Chicago’s upcoming mayoral election season is rife with charades.  From candidates who toot reform to gangbangers asking for campaign money.  Watch out Chicago, the fakes and phonies are on the prowl.  But there are more than just bad candidates out there.  Bad information is also coming our way.  To the effect of the “rubber stamp” City Council campaign.  My definition of the rubber stamp is spreading the vote call of alderman who have almost always voted with our mayor.  It’s true that more than 32 alderman have voted with Mayor Rahm Emmanuel between 80 to 100% of the time. This is not the first time.  The same rubber stamping occurred when Daley was in office as well. It has been an ongoing problem throughout the great history of our city.  But it can be used in a deceiving manner. 

Know the vote

The rubber stamp propaganda doesn’t tell the whole story.  The ordinances voted upon are not mentioned, just the yea or nay.   If you supported the ordinances then you wouldn’t know from a simple rubber stamp article that your alderman abided by your vote.  It just gives a number for the vote with the current Mayor.  If you want to find out if your alderman voted for you, then you must check their entire vote call available on the City of Chicago website for your ward.  Don’t be misled that an alderman voted against progress in your ward until you have seen the whole story.  Very few average citizens even know what is on the Council floor.  Become that informed citizen before degrading the alderman in office. 

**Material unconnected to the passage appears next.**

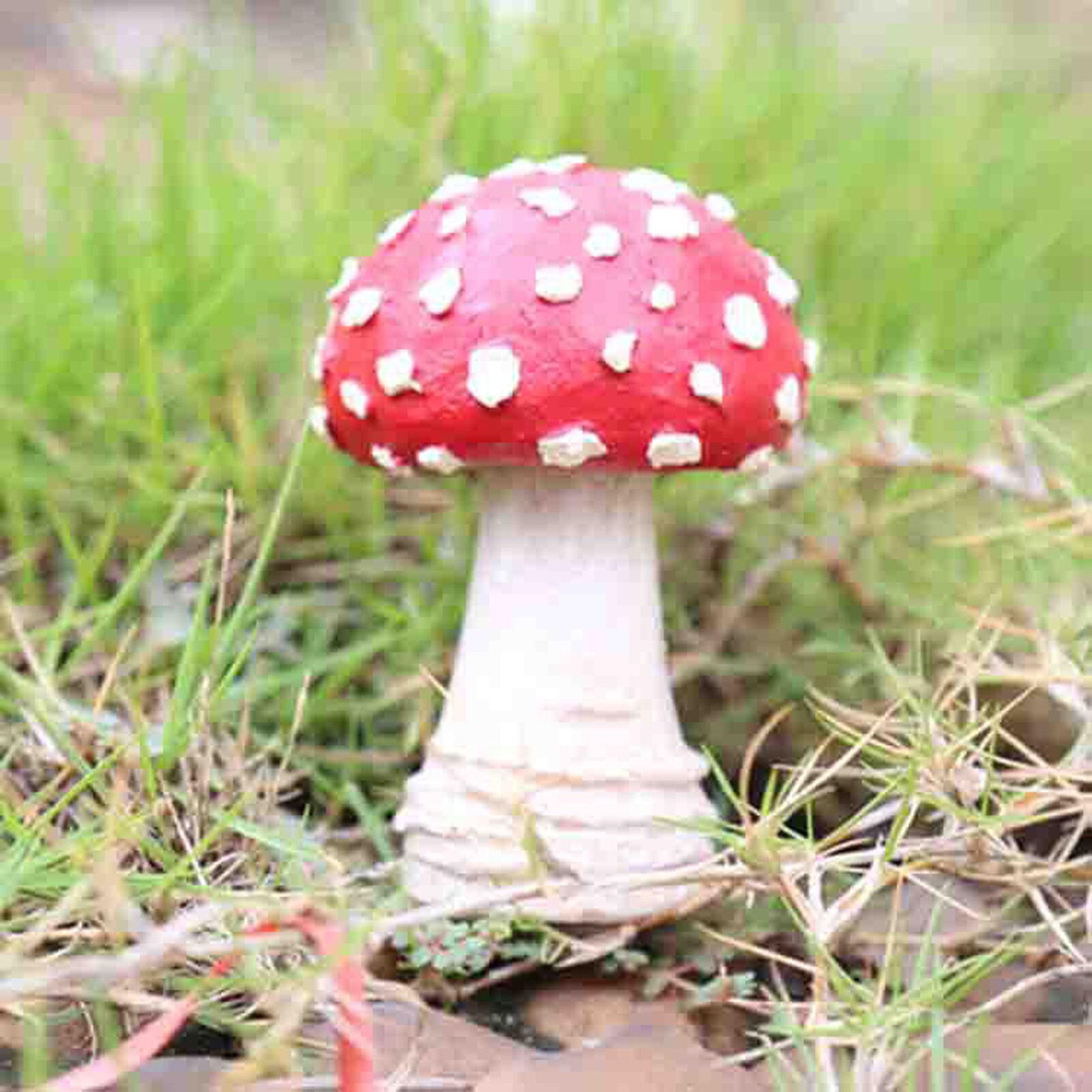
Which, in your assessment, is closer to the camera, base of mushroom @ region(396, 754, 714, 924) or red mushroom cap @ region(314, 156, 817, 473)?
red mushroom cap @ region(314, 156, 817, 473)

The “voted with Emmanuel” propaganda does not tell the whole story of how, when, where, who, why and what happened behind the chambers doors in the name of compromise.  When elected leaders are going to vote on something they usually fight over the wording and specifics of an ordinance.  From POTUS to the City Council, everyone must agree on a bill or ordinance.  There are months of collaborating and compromise that occurs when votes are called.  I know that this sounds simple but it is not.  There are ward and citizen surveys, financial analysis, background checks on the legality of proposed ordinances, etc, etc, etc.  I know we all saw that the parking meter vote was a scandal.  That was a wakeup call to our Council that they better check into the ordinance before going forward.  Find out if your alderman is a part of the many committees that decide on ordinances and their actions and contributions.  Don’t assume those aldermen don’t work.  Make a phone call, check their website, and educate yourself.

Candidates of Change

Many new candidates for alderman, like any political office, tout change.  They want to bring change, they will change this or that.  If rubber stamping has occurred in City Council for nearly 60 years then what change will be made?  If voting with the mayor is the norm in City Council what is going to change?  Not much.  The voting pattern of the alderman and mayor doesn’t change.  The compromise and work mentioned above will always occur.  They will always bend, break, mend and amend until there is a “like” vote.  A candidate that is propagandizing change based on they will vote differently, is not change.  It’s an educated and securely researched hypothesis that they don’t have change in them.  They just lack an issues based platform. 

Vote for a new candidate for alderman if you believe in the issues they represent.  Vote for them if they have experience with your ward.  Do they know the history of your ward?  How long have they lived there?  Are they carpetbaggers?  Are they educated in government?  Have previous work experience in government?  Remember you are hiring someone to vote for you.  Check your own “Angie’s List” on their background and customer quality analysis.  Don’t vote for someone because they don’t like the current alderman or mayor.  That’s not going to create change.  Make sure you look into the “rubber stamp effect” candidates.  They will eventually rubber stamp, too.